Is redenomination mandatory if the Register has already done it automatically?
Yes. The automatic redenomination changed only the figure in your file. The law (Art. 32(1) ЗВЕРБ) requires the companies themselves to adopt a resolution and bring their constitutional documents — company agreement, articles of association or statutes — into line with the euro, and file them for announcement with the Commercial Register by 31 December 2026.
What is the deadline and what happens if I miss it?
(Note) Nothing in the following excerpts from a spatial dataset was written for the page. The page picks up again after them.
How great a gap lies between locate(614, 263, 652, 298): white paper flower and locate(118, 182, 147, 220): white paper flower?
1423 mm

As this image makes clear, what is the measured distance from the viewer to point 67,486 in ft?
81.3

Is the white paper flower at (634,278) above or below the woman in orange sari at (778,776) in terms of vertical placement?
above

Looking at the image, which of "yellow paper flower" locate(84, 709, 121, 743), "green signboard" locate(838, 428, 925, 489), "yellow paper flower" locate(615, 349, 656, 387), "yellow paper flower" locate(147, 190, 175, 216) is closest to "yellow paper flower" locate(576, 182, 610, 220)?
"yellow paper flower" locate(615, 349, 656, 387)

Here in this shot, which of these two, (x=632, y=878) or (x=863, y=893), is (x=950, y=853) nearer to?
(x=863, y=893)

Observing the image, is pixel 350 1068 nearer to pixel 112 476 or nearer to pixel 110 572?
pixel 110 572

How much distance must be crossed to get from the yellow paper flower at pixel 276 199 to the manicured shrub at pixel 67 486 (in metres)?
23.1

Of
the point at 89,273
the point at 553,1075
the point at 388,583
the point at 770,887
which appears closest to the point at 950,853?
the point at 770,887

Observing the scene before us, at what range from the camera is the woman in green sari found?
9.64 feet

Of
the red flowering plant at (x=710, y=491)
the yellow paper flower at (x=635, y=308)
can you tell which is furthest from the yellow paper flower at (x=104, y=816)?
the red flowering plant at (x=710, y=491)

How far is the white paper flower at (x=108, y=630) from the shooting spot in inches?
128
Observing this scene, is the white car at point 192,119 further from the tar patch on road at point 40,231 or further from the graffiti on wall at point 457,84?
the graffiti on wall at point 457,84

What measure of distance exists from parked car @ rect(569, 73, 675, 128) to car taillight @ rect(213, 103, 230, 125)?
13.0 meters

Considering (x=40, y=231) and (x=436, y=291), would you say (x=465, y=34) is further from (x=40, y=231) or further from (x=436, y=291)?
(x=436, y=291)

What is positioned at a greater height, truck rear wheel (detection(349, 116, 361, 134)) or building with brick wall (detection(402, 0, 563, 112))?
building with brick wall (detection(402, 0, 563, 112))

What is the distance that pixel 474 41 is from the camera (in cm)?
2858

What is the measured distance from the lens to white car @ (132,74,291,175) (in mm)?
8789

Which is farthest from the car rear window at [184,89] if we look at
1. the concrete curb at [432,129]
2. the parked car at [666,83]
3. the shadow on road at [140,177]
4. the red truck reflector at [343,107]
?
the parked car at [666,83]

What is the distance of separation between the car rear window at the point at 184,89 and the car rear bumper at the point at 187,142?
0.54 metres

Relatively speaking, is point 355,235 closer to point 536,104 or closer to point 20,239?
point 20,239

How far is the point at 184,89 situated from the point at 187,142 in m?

The deadline is 31 December 2026, and for active companies it falls earlier — the redenomination must be filed no later than with the next entry in the company file (Art. 32(4) ЗВЕРБ). If you miss it, the company faces a property fine of BGN 150–1,500 (€77–767), doubled on repetition (Art. 59(5)(7) ЗВЕРБ), and the capital keeps an untidy automatic figure.
Is there a state fee?
No. Under Art. 32(4) ЗВЕРБ, no state fee is due for announcing the adjusted documents — this is confirmed by the Registry Agency. That is why our price has no "included fees" — the fee is €0.00 for everyone.
At what rate is the capital recalculated?
At the fixed rate of 1 EUR = 1.95583 BGN (Art. 5 ЗВЕРБ). The result is rarely a round number — so the law allows the capital to be adjusted by up to ±5% to reach a clean figure. Which rounding is advantageous for your company is assessed by the lawyer at the drafting stage.
What information do you need from me?
The company's UIC and the applicant's contact details. We ask for no documents and no scanned ID cards: the Commercial Register is public (Art. 11 CRRNPLEA) and the lawyer checks the company file directly. We only contact you again if something in the file requires your decision.
Is a notary required?
In the common case (EOOD and OOD) — no. The documents are signed by the owner/partners and by the company's representative (the manager), and the lawyer files them electronically with a qualified electronic signature. If your particular case requires notarization, we will tell you in advance — the review and assessment are included in the price, at no extra charge.
How long does it all take?
Our internal turnaround is two business days — from payment to a set ready for signature. The entry itself rests with the Commercial Register: under Art. 19(2) CRRNPLEA the officer reviews the application and makes the entry once three business days from filing have elapsed — in practice 3–5 business days, longer at peak times. We track the file and notify you on the day of entry.
Can I combine redenomination with other company changes?
Yes — and it is often sensible: the law requires the adjustment to be filed no later than with your next application for entry. A change of manager, address or scope of activity can go through in the same procedure. Tell us what you are planning and you will receive a combined quote.
What happens if the Commercial Register refuses?
If the refusal is due to the documents we prepared — we correct them and re-file entirely at our expense. That is why every set goes through a lawyer's review before filing: refusals are the exception, not your risk.
Which companies does the obligation apply to?
All commercial companies with capital registered in lev: EOOD, OOD, AD, EAD, KDA, DPK. Sole traders (ET) have no registered capital and owe no adjustment. For AD/EAD the procedure is more complex (share nominal values, majorities) — for these we prepare an individual quote.